Abstract
There are two classes of estimators for the error variance in nonparametric regression: residual-based estimators and difference-based estimators. Residual-based estimators require an estimator of the regression function and are asymptotically equivalent to the sample variance based on the actual errors. Difference-based estimators avoid estimating the regression function and are thus simpler to calculate. They also possess superior bias properties at the expense of larger variances. Müller et al. [U.U. Müller, A. Schick, and W. Wefelmeyer, Estimating the error variance in nonparametric regression by a covariate-matched U-statistics, Statistics 37 (2003), pp. 179–188.] suggested improving difference-based estimators using covariate matching. They showed that a covariate-matched version of Rice's [J. Rice, Bandwidth choice for nonparametric regression, Ann. Statist. 12 (1984), pp. 1215–1230.] difference-based estimator matches the asymptotic performance of residual-based estimators, yet still possesses the good bias properties of Rice's estimator.
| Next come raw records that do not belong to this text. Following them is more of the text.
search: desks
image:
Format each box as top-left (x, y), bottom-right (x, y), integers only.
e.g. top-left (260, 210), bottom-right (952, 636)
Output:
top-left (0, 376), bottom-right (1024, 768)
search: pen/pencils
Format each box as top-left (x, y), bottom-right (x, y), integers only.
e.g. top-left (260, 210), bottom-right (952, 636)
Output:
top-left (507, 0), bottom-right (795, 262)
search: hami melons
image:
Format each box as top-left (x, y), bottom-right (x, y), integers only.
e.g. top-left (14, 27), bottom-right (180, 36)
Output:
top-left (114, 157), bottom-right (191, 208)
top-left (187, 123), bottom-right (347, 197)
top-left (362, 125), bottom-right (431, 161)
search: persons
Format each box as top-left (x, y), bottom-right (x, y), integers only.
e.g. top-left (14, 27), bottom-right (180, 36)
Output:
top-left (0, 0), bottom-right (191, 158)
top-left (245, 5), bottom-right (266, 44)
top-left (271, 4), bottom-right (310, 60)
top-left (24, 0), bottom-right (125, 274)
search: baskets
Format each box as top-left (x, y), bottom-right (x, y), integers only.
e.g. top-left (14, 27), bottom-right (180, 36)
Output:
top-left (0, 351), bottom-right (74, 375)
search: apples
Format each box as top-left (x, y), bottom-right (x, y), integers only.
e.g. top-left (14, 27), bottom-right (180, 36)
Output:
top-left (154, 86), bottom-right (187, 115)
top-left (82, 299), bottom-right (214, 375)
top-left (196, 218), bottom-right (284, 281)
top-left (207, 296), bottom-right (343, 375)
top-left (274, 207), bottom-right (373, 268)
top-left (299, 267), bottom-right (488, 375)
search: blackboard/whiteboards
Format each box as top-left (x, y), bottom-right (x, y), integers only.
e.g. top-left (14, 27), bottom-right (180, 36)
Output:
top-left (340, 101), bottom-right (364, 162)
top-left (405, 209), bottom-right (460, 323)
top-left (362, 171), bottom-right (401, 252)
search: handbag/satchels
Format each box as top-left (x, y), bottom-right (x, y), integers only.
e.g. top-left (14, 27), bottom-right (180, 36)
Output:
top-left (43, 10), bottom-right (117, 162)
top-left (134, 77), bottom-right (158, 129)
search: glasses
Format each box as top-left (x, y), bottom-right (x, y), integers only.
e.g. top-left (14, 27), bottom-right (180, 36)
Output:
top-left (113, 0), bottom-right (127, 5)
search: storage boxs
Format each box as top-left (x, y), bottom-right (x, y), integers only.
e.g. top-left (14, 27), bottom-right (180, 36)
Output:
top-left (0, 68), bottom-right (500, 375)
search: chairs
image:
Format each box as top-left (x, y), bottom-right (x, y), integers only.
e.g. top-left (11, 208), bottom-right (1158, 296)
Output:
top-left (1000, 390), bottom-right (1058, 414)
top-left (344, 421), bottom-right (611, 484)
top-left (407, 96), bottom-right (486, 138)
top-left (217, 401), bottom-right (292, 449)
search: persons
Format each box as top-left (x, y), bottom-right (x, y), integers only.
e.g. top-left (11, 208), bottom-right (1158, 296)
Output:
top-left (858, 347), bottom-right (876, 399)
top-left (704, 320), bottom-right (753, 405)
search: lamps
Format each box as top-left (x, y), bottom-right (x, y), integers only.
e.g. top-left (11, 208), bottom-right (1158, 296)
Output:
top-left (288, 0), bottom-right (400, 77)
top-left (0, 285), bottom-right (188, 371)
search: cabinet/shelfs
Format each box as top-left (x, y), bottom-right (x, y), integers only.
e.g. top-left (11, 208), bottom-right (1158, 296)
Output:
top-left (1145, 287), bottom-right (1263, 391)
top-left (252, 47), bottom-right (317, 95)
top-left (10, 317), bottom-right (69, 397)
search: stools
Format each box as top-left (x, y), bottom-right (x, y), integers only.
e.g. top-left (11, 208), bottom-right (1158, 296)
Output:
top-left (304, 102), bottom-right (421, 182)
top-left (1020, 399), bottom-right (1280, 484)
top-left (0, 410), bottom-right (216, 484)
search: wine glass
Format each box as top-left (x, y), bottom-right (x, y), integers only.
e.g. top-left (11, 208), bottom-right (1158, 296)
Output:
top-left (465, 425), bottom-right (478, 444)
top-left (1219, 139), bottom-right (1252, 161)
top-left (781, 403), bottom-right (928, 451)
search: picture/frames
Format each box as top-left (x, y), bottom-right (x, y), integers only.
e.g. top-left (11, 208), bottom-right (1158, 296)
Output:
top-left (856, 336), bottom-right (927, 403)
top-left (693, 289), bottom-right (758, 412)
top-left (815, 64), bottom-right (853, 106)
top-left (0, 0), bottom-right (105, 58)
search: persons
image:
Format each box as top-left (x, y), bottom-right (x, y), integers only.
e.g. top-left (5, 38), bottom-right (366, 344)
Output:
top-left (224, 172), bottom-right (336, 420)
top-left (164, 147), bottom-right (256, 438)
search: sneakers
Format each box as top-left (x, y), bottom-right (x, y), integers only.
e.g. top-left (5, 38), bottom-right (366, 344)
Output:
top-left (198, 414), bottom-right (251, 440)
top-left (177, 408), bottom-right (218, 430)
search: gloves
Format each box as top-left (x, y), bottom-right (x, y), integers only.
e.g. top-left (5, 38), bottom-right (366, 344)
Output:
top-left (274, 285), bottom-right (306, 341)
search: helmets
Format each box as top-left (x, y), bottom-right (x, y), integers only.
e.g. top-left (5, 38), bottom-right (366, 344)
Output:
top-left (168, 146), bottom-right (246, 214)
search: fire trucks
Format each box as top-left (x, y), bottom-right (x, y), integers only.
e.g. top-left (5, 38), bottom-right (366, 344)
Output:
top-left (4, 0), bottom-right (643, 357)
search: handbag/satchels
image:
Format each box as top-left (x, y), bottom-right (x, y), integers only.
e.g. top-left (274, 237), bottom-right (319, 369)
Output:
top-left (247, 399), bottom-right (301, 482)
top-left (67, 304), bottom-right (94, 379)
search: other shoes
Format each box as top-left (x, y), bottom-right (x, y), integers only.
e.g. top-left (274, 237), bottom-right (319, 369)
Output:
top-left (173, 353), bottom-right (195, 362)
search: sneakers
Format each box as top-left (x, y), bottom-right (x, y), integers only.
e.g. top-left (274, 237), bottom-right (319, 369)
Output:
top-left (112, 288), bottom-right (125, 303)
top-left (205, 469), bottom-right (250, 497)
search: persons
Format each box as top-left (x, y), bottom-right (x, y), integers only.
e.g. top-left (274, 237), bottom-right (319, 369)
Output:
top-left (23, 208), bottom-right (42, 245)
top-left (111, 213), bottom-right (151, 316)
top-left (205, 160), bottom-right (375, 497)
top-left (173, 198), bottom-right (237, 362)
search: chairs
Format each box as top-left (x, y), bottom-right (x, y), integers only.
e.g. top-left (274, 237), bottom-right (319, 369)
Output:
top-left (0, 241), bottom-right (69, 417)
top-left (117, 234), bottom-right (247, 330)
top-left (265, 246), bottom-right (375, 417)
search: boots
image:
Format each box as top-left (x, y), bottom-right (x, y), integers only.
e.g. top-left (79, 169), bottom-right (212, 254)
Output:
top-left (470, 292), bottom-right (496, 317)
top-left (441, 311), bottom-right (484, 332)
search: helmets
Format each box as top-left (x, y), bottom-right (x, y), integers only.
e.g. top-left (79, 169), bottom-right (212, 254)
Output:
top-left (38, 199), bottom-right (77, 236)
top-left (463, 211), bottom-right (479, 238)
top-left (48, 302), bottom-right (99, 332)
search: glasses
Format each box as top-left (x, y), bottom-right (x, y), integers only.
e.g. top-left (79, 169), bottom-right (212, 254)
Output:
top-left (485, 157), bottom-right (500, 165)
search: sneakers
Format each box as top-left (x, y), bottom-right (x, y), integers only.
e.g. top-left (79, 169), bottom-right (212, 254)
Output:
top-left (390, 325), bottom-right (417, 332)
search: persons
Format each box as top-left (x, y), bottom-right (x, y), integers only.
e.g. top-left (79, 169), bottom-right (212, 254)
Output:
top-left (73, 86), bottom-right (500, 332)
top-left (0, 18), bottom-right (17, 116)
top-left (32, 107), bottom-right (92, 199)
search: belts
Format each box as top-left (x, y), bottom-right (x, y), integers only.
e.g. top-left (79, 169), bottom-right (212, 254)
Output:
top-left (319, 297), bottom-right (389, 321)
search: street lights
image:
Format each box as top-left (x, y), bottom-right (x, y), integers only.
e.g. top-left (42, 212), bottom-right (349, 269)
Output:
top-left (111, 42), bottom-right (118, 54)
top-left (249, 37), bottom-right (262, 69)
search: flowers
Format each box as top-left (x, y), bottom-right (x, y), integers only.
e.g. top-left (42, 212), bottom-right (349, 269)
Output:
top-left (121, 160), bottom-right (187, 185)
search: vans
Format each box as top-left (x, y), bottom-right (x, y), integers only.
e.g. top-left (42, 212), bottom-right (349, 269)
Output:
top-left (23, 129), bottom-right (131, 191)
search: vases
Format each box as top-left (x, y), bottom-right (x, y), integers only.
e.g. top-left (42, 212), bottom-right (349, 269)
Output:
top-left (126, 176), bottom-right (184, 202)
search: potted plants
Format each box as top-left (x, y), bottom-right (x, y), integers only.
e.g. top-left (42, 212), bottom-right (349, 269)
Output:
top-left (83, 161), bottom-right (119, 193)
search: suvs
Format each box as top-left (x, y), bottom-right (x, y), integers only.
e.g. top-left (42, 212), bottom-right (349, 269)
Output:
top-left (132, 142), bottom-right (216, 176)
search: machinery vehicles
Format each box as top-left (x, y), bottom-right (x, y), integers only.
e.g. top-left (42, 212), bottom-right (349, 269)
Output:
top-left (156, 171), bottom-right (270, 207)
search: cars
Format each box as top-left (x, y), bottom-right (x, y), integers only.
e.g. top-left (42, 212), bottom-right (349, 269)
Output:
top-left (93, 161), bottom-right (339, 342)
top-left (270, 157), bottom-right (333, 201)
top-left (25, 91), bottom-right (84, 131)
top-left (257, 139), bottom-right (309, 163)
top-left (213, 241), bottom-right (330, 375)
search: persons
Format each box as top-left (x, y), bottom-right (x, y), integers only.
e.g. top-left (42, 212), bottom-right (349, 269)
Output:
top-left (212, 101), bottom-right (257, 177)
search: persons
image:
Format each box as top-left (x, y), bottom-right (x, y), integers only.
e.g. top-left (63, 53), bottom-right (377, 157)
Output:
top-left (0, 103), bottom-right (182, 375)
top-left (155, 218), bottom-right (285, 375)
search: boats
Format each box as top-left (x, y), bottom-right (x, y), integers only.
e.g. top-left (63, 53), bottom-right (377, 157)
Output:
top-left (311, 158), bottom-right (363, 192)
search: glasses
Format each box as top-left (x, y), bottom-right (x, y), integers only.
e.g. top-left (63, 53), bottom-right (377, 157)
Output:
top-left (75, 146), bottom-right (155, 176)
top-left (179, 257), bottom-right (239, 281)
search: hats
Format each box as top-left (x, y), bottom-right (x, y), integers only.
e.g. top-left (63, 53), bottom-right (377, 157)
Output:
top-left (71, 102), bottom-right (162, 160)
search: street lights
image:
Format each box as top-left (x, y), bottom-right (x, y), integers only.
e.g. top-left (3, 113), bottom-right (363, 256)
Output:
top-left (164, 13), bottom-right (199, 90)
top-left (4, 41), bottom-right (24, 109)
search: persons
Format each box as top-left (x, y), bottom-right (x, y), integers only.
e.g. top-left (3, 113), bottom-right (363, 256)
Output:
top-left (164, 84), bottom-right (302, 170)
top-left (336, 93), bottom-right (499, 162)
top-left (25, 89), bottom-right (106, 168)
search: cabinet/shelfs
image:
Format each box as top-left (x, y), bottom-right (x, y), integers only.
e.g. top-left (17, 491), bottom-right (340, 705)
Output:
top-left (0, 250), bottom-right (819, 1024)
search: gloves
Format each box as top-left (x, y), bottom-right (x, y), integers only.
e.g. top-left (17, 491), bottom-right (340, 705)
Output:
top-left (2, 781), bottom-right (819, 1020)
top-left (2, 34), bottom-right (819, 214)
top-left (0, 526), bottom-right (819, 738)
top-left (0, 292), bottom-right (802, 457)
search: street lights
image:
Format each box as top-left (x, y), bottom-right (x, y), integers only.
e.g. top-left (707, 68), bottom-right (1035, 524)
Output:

Here we prove a similar result for a covariate-matched version of the difference-based estimator of Gasser et al. [T. Gasser, L. Sroka, and C. Jennen-Steinmetz, Residual variance and residual pattern in nonlinear regression, Biometrika 73 (1986), pp. 625–633.] as their estimator has even better bias properties than Rice's estimator.
Acknowledgements
We thank the Associate Editor and two anonymous reviewers for thoughtful comments leading us to add Remarks 1.2 and 1.3 and to develop a data-driven bandwidth selection method. A. Schick was supported in part by NSF Grant DMS 0405791.